Bachelet, Mantan Presiden Chili, telah mendorong Komunis Tiongkok untuk memberikan kepada PBB akses untuk menyelidiki laporan penghilangan dan penahanan sewenang-wenang, khususnya bagi Muslim di Xinjiang. 

Duta Besar Tiongkok untuk PBB di Jenewa mengatakan bulan lalu bahwa berharap dia akan menerima undangannya. 

Seorang juru bicara PBB mengatakan pada saat soal perjalanan itu, termasuk “akses penuh ke Xinjiang,” sedang dibahas. Tidak ada delegasi Barat yang mau mengekspos dirinya sebagai “insiator” melalui pernyataan atau resolusi bersama. 

Seorang diplomat mengatakan, ketika itu Delegasi Komunis Tiongkok  “sangat marah” atas tindakan tersebut dan sedang mempersiapkan surat versi dirinya sendiri.

Pada awal minggu sesi tiga, yang berakhir pada 12 Juli, wakil gubernur Xinjiang menanggapi kecaman internasional terhadap kamp-kamp penahanan yang dikelola negara. Ia membela diri dengan mengatakan sebagi pusat kejuruan yang telah membantu “menyelamatkan” orang-orang dari pengaruh ekstremis.

Namun, di dalam jaringan kamp interniran di kawasan yang dijuluki “pusat pelatihan kejuruan”  itu, Uighur dan tahanan minoritas Muslim lainnya dipaksa untuk menjalani indoktrinasi politik dan mengecam keyakinan mereka.

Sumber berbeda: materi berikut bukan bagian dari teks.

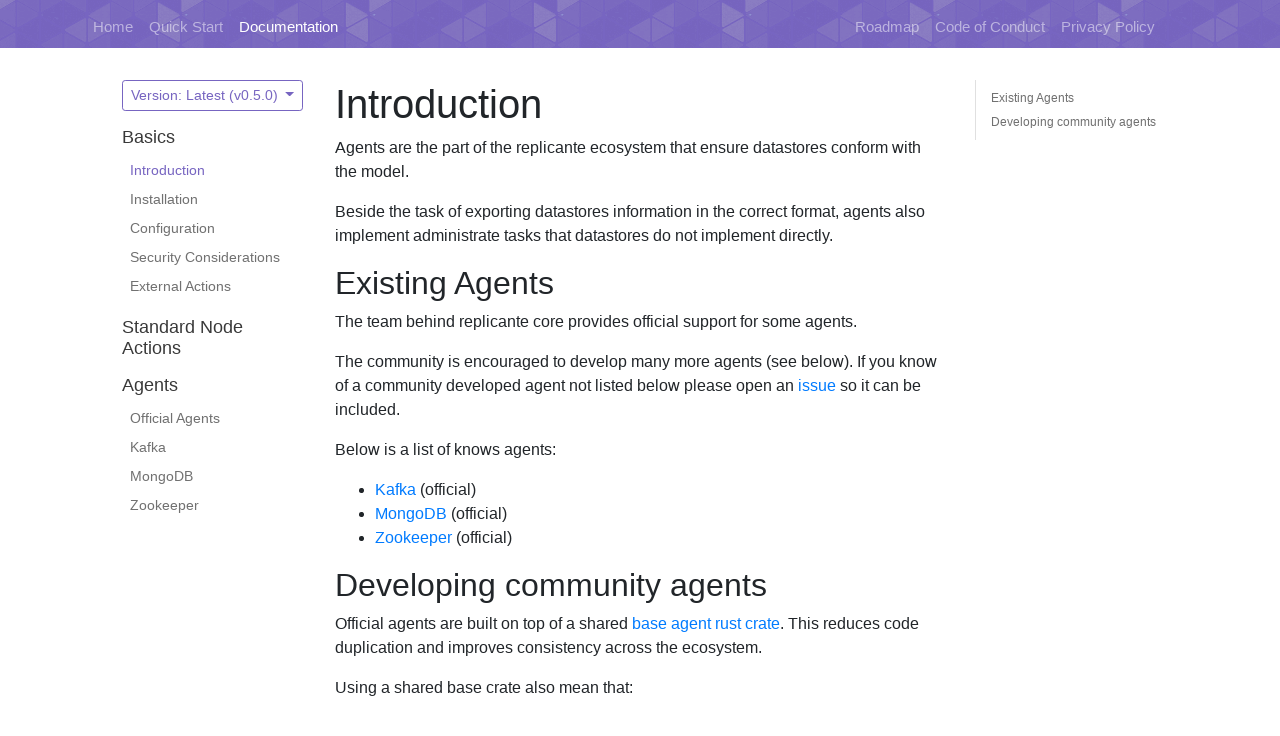

--- FILE ---
content_type: text/html
request_url: https://www.replicante.io/docs/agent/v0.5.0/info/intro/
body_size: 1778
content:
<!doctype html><html lang="en"><head><meta charset="utf-8">
<meta name="viewport" content="width=device-width, initial-scale=1, shrink-to-fit=no">
 <title>Introduction | Replicante</title><script defer="defer" src="/assets/index.45b0aa52b77acbd15055.js"></script><link href="/assets/index.45b0aa52b77acbd15055.css" rel="stylesheet"></head><body><nav class="navbar top navbar-expand-md navbar-dark">
  <div class="container">
    <button class="navbar-toggler" type="button"
            data-toggle="collapse" data-target=".navbar-toggle-target"
            aria-expanded="false" aria-label="Toggle navigation"
    >
      <span class="navbar-toggler-icon"></span>
    </button>

    
    <div class="navbar-collapse collapse w-100 navbar-toggle-target">
      <ul class="navbar-nav mr-auto">
        <li class="nav-item">
          <a class="nav-link" href="https://www.replicante.io/">Home</a>
        </li>
        
        
        
        <li class="nav-item">
          <a class="nav-link" href="/quick-start/">Quick Start</a>
        </li>
        
        
        
        <li class="nav-item active">
          <a class="nav-link" href="/docs/">Documentation</a>
        </li>
        
      </ul>
    </div>

    <div class="navbar-collapse collapse w-100 navbar-toggle-target">
      <ul class="navbar-nav ml-auto">
        
        
        <li class="nav-item">
          <a class="nav-link" href="/roadmap/">Roadmap</a>
        </li>
        
        
        <li class="nav-item">
          <a class="nav-link" href="/conduct/">Code of Conduct</a>
        </li>
        
        
        <li class="nav-item">
          <a class="nav-link" href="/privacy/">Privacy Policy</a>
        </li>
        
        <li class="nav-item">
          <a class="nav-link" href="https://github.com/replicante-io">
            <i class="fab fa-github"></i>
          </a>
        </li>
        <li class="nav-item">
          <a class="nav-link" href="https://gitter.im/replicante-io/community">
            <i class="fab fa-gitter"></i>
          </a>
        </li>
      </ul>
    </div>
  </div>
</nav>
 
<div class="container-fluid page">
  <div class="row">
    <div class="col-1"></div>
    <div class="col-2 docs-pages">
      
      
      
      <div class="btn-group docs-versions">
  
  
  <button type="button" class="btn btn-brand btn-sm dropdown-toggle" data-toggle="dropdown" aria-haspopup="true" aria-expanded="false">
    Version: Latest (v0.5.0)
  </button>
  <div class="dropdown-menu">
    
    
    
    <a class="dropdown-item" href="https://www.replicante.io/docs/agent/main/">Development</a>
    
    
    
    <a class="dropdown-item active" href="https://www.replicante.io/docs/agent/v0.5.0/">Latest (v0.5.0)</a>
    
    
    
    <a class="dropdown-item" href="https://www.replicante.io/docs/agent/v0.4.1/">v0.4.1</a>
    
  </div>
</div>


      <h3>Basics</h3>
      <ul>
  
  <li>
    
    <a class="active" href="https://www.replicante.io/docs/agent/v0.5.0/info/intro/">Introduction</a>
  </li>
  
  <li>
    
    <a class="" href="https://www.replicante.io/docs/agent/v0.5.0/info/install/">Installation</a>
  </li>
  
  <li>
    
    <a class="" href="https://www.replicante.io/docs/agent/v0.5.0/info/config/">Configuration</a>
  </li>
  
  <li>
    
    <a class="" href="https://www.replicante.io/docs/agent/v0.5.0/info/security/">Security Considerations</a>
  </li>
  
  <li>
    
    <a class="" href="https://www.replicante.io/docs/agent/v0.5.0/info/external-actions/">External Actions</a>
  </li>
  
</ul>

      <h3>Standard Node Actions</h3>
      <ul>
  
</ul>

      <h3>Agents</h3>
      <ul>
  
  <li>
    
    <a class="" href="https://www.replicante.io/docs/agent/v0.5.0/official/intro/">Official Agents</a>
  </li>
  
  <li>
    
    <a class="" href="https://www.replicante.io/docs/agent/v0.5.0/official/kafka/">Kafka</a>
  </li>
  
  <li>
    
    <a class="" href="https://www.replicante.io/docs/agent/v0.5.0/official/mongo/">MongoDB</a>
  </li>
  
  <li>
    
    <a class="" href="https://www.replicante.io/docs/agent/v0.5.0/official/zookeeper/">Zookeeper</a>
  </li>
  
</ul>

    </div>

    <div class="col-6 docs-content">
      <h1 id="top">Introduction</h1>
      <p>Agents are the part of the replicante ecosystem that ensure datastores conform with the model.</p>
<p>Beside the task of exporting datastores information in the correct format,
agents also implement administrate tasks that datastores do not implement directly.</p>
<h2 id="existing-agents">Existing Agents</h2>
<p>The team behind replicante core provides official support for some agents.</p>
<p>The community is encouraged to develop many more agents (see below).
If you know of a community developed agent not listed below please open an
<a href="https://github.com/replicante-io/agents/issues/new">issue</a> so it can be included.</p>
<p>Below is a list of knows agents:</p>
<ul>
<li><a href="https://www.replicante.io/docs/agent/v0.5.0/official/kafka/">Kafka</a> (official)</li>
<li><a href="https://www.replicante.io/docs/agent/v0.5.0/official/mongo/">MongoDB</a> (official)</li>
<li><a href="https://www.replicante.io/docs/agent/v0.5.0/official/zookeeper/">Zookeeper</a> (official)</li>
</ul>
<h2 id="developing-community-agents">Developing community agents</h2>
<p>Official agents are built on top of a shared
<a href="https://github.com/replicante-io/agents/tree/main/base">base agent rust crate</a>.
This reduces code duplication and improves consistency across the ecosystem.</p>
<p>Using a shared base crate also mean that:</p>
<ul>
<li>Agents don&rsquo;t have to re-implement common functionality that can be provided out of the box.</li>
<li>Implementation of the communication layer with the core system is taken care of.</li>
<li>Operational logic (logging, metrics, tracing, &hellip;) is provided.</li>
<li>Many more features and tools &hellip;</li>
</ul>
<p>If you are looking to build a new agent in <a href="https://www.rust-lang.org/">rust</a> take advantage of the
<a href="https://docs.rs/replicante_agent"><code>replicante_agent</code></a>
base crate to speed up the development and help us improve it.</p>

    </div>

    <div class="col-2 docs-toc">
      <nav id="TableOfContents">
  <ul>
    <li><a href="#existing-agents">Existing Agents</a></li>
    <li><a href="#developing-community-agents">Developing community agents</a></li>
  </ul>
</nav>
    </div>
    <div class="col-1"></div>
  </div>
</div>
</body></html>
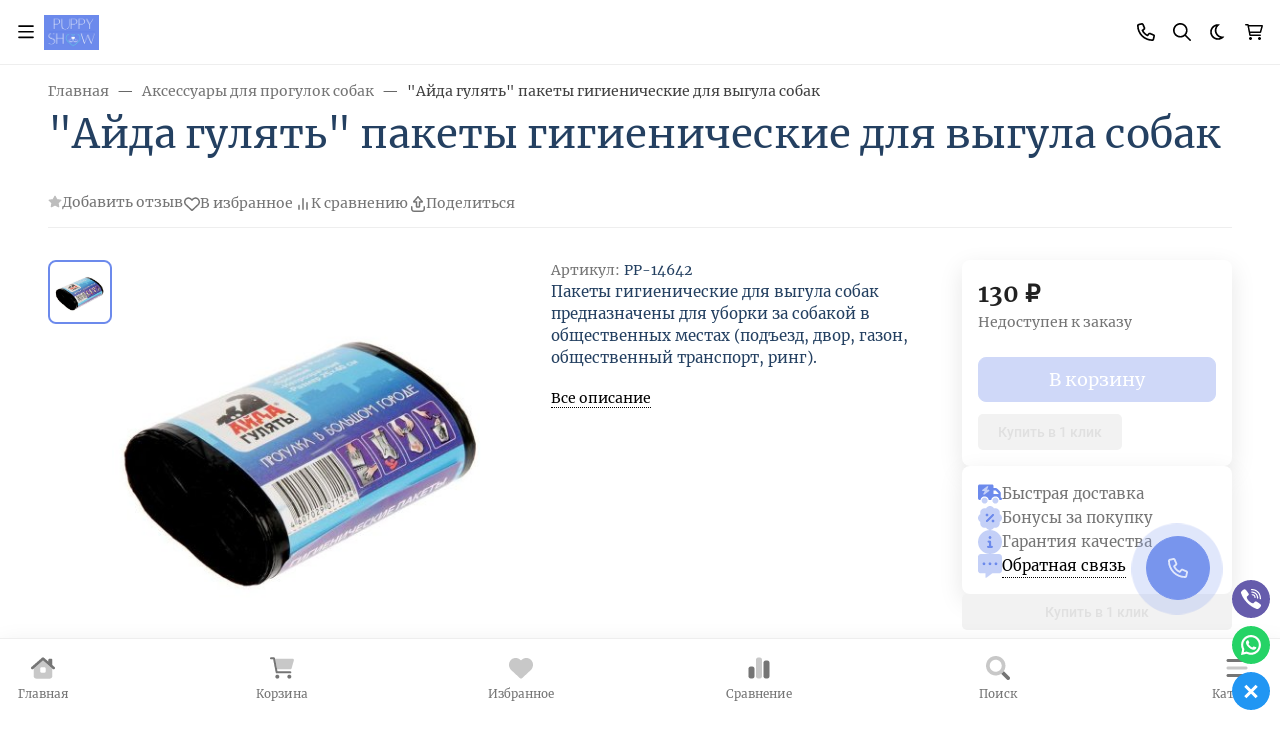

--- FILE ---
content_type: text/css
request_url: https://puppyshow.ru/wa-data/public/site/themes/seller/assets/fonts/merriweather/font.css
body_size: 201
content:
@font-face {
  font-family: 'Merriweather';
  font-style: italic;
  font-weight: 300;
  font-display: swap;
  src: url('./Merriweather-300-1.ttf') format('truetype');
}
@font-face {
  font-family: 'Merriweather';
  font-style: italic;
  font-weight: 400;
  font-display: swap;
  src: url('./Merriweather-400-2.ttf') format('truetype');
}
@font-face {
  font-family: 'Merriweather';
  font-style: italic;
  font-weight: 700;
  font-display: swap;
  src: url('./Merriweather-700-3.ttf') format('truetype');
}
@font-face {
  font-family: 'Merriweather';
  font-style: normal;
  font-weight: 300;
  font-display: swap;
  src: url('./Merriweather-300-4.ttf') format('truetype');
}
@font-face {
  font-family: 'Merriweather';
  font-style: normal;
  font-weight: 400;
  font-display: swap;
  src: url('./Merriweather-400-5.ttf') format('truetype');
}
@font-face {
  font-family: 'Merriweather';
  font-style: normal;
  font-weight: 700;
  font-display: swap;
  src: url('./Merriweather-700-6.ttf') format('truetype');
}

Bahkan mereka diharuskan melafalkan slogan-slogan atau yel-yel patriotik Partai Komunis Tiongkok. 

Mantan tahanan melaporkan, adanya kasus penyiksaan, pengobatan paksa, dan pemerkosaan.

Bersembunyi di balik memerangi “ekstremisme,” rezim Komunis Tiongkok telah meluncurkan tindakan keras yang meluas terhadap Uyghur dan minoritas Muslim lainnya di wilayah tersebut.

Sejumlah anggota parlemen AS memperbarui seruan, agar pemerintah menjatuhkan sanksi kepada pejabat yang mengawasi pelanggaran hak asasi manusia terhadap Uyghur dan minoritas Muslim lainnya di wilayah Xinjiang.

Senator Jim McGovern dan Senator Marco Rubio  pada 5 Juli mengeluarkan pernyataan yang mendesak pemerintah AS untuk “segera menangani apa yang merupakan salah satu situasi hak asasi manusia terburuk di dunia.”Pernyataan itu dikeluarkan pada peringatan 10 tahun tindakan keras polisi terhadap protes di Tiongkok  yang menyebabkan sedikitnya 197 kematian dan lebih dari 1.700 orang cedera.

oleh Stephanie Nebehay dai Reuters dan Reporter Epoch Times Eva Fu berkontribusi pada laporan ini.